Es mucho más triste y aberrante que un país le entregue su confianza a una persona abiertamente dispuesta a correr líneas éticas para atornillarse en el poder; una persona cuyo desenfreno, injusticia, cobardía y estupidez se cobijan bajo los nombres del empoderamiento, el espíritu de lucha, la astucia y la determinación. Ante una tragedia de tales dimensiones, es tentador soñar con la llegada de un príncipe maquiavélico que logre desterrar al tirano por todos los medios imaginables y así restaurar un mínimo de normalidad.
Sin embargo, pensar de esta manera es suponer que las consideraciones morales limitan a los estadistas que de otro modo gobernarían con una eficacia fría y precisa. Para el expresidente Duque, en un mundo tan sujeto a cambios grandes e impredecibles como el nuestro, la moral no es un estorbo sino una brújula, cuya alternativa siempre termina siendo algún tipo de ceguedad ideológica. Cualquier filosofía política amoral o estrictamente materialista es incapaz de confiar en principios duraderos, por lo que se desmorona en el momento en que sus modelos imperfectos se encuentran con una realidad infinitamente compleja.

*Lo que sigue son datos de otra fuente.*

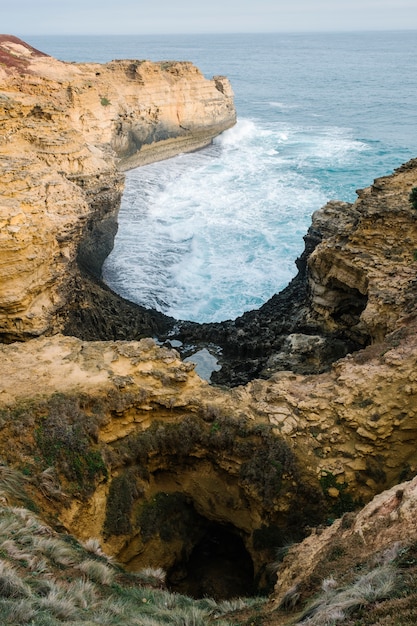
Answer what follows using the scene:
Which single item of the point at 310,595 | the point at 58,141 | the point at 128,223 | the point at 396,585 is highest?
the point at 58,141

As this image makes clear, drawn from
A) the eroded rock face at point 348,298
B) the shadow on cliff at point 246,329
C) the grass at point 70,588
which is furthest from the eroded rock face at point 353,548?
the shadow on cliff at point 246,329

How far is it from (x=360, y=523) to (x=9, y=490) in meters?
5.71

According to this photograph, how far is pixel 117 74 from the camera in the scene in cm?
4472

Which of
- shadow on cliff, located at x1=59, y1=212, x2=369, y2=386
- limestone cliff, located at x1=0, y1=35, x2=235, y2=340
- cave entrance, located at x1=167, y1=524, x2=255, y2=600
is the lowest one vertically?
cave entrance, located at x1=167, y1=524, x2=255, y2=600

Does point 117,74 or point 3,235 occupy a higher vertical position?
point 117,74

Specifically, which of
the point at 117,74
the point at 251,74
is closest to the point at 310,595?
the point at 117,74

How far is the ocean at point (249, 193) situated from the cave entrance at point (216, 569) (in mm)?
13200

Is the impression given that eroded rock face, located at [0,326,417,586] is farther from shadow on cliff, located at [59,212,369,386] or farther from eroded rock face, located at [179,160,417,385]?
shadow on cliff, located at [59,212,369,386]

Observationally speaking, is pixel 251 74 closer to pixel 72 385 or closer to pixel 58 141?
pixel 58 141

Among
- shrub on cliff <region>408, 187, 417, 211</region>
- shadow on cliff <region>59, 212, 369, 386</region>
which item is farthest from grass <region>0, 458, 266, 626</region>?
shrub on cliff <region>408, 187, 417, 211</region>

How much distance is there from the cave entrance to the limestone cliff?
8241 millimetres

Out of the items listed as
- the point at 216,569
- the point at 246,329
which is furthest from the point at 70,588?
the point at 246,329

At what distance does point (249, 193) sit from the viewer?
39.5m

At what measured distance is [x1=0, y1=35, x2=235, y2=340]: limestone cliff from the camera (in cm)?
1600
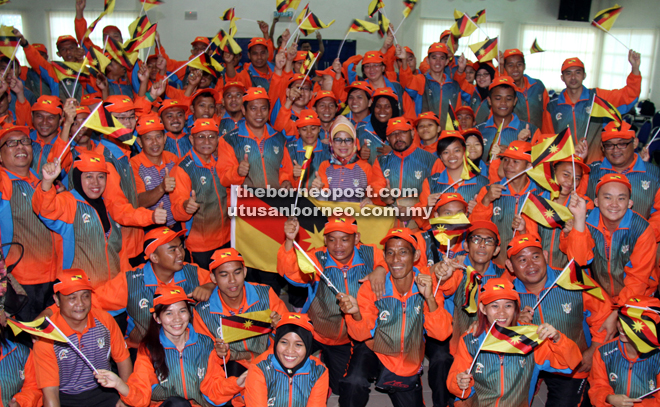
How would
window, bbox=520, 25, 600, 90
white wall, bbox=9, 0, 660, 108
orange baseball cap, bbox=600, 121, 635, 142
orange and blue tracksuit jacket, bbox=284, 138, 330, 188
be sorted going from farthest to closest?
window, bbox=520, 25, 600, 90, white wall, bbox=9, 0, 660, 108, orange and blue tracksuit jacket, bbox=284, 138, 330, 188, orange baseball cap, bbox=600, 121, 635, 142

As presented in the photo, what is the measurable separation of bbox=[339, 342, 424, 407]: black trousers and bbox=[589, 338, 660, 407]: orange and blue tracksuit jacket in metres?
1.37

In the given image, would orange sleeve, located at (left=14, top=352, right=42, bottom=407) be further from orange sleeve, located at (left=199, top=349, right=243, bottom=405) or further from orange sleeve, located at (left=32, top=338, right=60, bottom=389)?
orange sleeve, located at (left=199, top=349, right=243, bottom=405)

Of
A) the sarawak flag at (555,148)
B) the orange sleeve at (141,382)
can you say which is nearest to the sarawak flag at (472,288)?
the sarawak flag at (555,148)

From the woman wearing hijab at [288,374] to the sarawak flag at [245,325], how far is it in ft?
0.89

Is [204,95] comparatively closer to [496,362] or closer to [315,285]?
[315,285]

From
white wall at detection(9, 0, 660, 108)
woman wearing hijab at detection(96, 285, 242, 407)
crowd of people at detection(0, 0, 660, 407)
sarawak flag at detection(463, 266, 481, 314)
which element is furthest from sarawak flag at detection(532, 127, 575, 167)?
white wall at detection(9, 0, 660, 108)

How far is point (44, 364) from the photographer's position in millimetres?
3729

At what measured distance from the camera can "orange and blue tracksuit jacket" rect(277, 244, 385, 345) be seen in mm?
4531

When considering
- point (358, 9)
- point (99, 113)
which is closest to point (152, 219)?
point (99, 113)

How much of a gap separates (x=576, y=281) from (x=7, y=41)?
7817 mm

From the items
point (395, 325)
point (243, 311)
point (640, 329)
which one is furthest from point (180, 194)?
point (640, 329)

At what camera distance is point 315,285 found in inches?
186

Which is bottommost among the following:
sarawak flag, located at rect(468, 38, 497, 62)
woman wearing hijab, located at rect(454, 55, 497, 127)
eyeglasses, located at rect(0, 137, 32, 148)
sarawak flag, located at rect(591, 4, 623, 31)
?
eyeglasses, located at rect(0, 137, 32, 148)

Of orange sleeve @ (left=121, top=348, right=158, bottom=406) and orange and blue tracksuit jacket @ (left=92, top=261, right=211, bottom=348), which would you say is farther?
orange and blue tracksuit jacket @ (left=92, top=261, right=211, bottom=348)
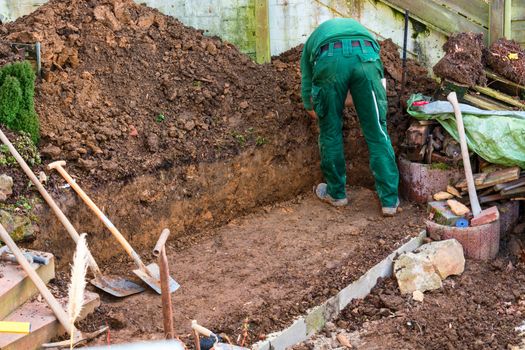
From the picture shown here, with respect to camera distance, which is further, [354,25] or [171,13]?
[171,13]

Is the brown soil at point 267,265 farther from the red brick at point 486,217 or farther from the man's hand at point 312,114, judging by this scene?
the man's hand at point 312,114

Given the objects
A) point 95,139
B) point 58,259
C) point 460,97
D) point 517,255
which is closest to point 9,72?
point 95,139

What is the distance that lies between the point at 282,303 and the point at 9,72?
3.17 meters

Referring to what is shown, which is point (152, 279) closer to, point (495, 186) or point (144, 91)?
point (144, 91)

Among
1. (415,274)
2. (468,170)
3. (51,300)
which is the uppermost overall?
(51,300)

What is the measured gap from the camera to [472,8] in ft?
26.5

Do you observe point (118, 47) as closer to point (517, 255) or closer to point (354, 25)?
point (354, 25)

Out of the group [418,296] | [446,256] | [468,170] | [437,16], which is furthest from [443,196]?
[437,16]

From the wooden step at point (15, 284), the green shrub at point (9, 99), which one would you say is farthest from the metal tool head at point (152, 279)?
the green shrub at point (9, 99)

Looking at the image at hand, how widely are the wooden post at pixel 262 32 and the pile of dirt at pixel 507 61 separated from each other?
2.48 m

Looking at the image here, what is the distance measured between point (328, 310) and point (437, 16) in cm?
420

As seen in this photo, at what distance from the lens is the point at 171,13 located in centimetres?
813

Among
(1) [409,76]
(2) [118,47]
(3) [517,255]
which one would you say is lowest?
(3) [517,255]

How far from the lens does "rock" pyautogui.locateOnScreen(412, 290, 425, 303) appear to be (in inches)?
227
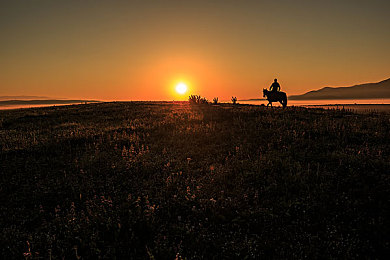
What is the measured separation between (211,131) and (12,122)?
18887 mm

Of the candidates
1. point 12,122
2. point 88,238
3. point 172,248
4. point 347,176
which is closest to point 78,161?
point 88,238

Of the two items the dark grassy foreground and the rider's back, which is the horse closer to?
the rider's back

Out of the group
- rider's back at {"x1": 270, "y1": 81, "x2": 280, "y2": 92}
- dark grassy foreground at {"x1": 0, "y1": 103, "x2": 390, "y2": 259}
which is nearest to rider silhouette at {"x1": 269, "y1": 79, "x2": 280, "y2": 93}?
rider's back at {"x1": 270, "y1": 81, "x2": 280, "y2": 92}

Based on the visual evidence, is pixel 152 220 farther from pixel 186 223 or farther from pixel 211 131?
pixel 211 131

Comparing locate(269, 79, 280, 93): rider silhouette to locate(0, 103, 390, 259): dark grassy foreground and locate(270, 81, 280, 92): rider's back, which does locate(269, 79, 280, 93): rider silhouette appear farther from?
locate(0, 103, 390, 259): dark grassy foreground

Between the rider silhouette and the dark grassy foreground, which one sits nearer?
the dark grassy foreground

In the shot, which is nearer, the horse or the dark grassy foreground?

En los últimos cuarenta años, gran parte de los defensores del mundo libre han enfatizado, ante todo, la eficiencia de sus sistemas políticos y económicos, cediendo así el lenguaje de la justicia a los marxistas y a sus diversos herederos ideológicos. Hoy, el expresidente Duque nos invita a recuperar los principios y valores, convencido de que las virtudes que hemos heredado de nuestras mejores tradiciones filosóficas apuntan en nuestros tiempos hacia la protección del medio ambiente, la equidad, el emprendimiento y, ante todo, la democracia.